● **FRAGMENTO PROPORCIONADO**
^^^^^^^^

Quizá el intento más reconocible para romper esta inercia, sea la amistad. De allí su valor y exaltación. Una amiga, un amigo, se trata de alguien proveniente de afuera, de otro círculo familiar e íntimo. Pero de pronto, tiende unos puentes y unas redes hacia nuestro interior, que resulta imposible no considerarlo a veces más familia que la familia, más incondicional, comprensivo y necesario para nosotros.

Muy parecida a la amistad profunda, es la sensación de encontrar por la calle o en ciertos instantes, a personas cuyo talante y disposición rompen ese muro invisible entre “nosotros y ellos”. Personajes que dan un poco más de lo esperado cuando les preguntamos sobre por dónde ir para encontrar una calle; qué nos hace falta llenar en la solicitud de un trámite; qué tomar para despojarnos de la tos que nos levanta de la cama por la madrugada.

^^^^^^^^

● **DATOS REGISTRADOS**
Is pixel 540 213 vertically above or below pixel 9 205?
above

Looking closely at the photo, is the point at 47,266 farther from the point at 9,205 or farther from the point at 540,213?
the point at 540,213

^^^^^^^^

● **QUÉ SE PIDE**
Responda según el fragmento sobre la amistad:
1. ¿De dónde proviene una amiga o un amigo?
2. ¿Qué muro rompen ciertas personas que encontramos por la calle?
3. ¿Qué nos levanta de la cama por la madrugada?
El material no interviene en esto.

● **RESULTADO**
1. De afuera, de otro círculo familiar e íntimo.
2. El muro invisible entre "nosotros y ellos".
3. La tos.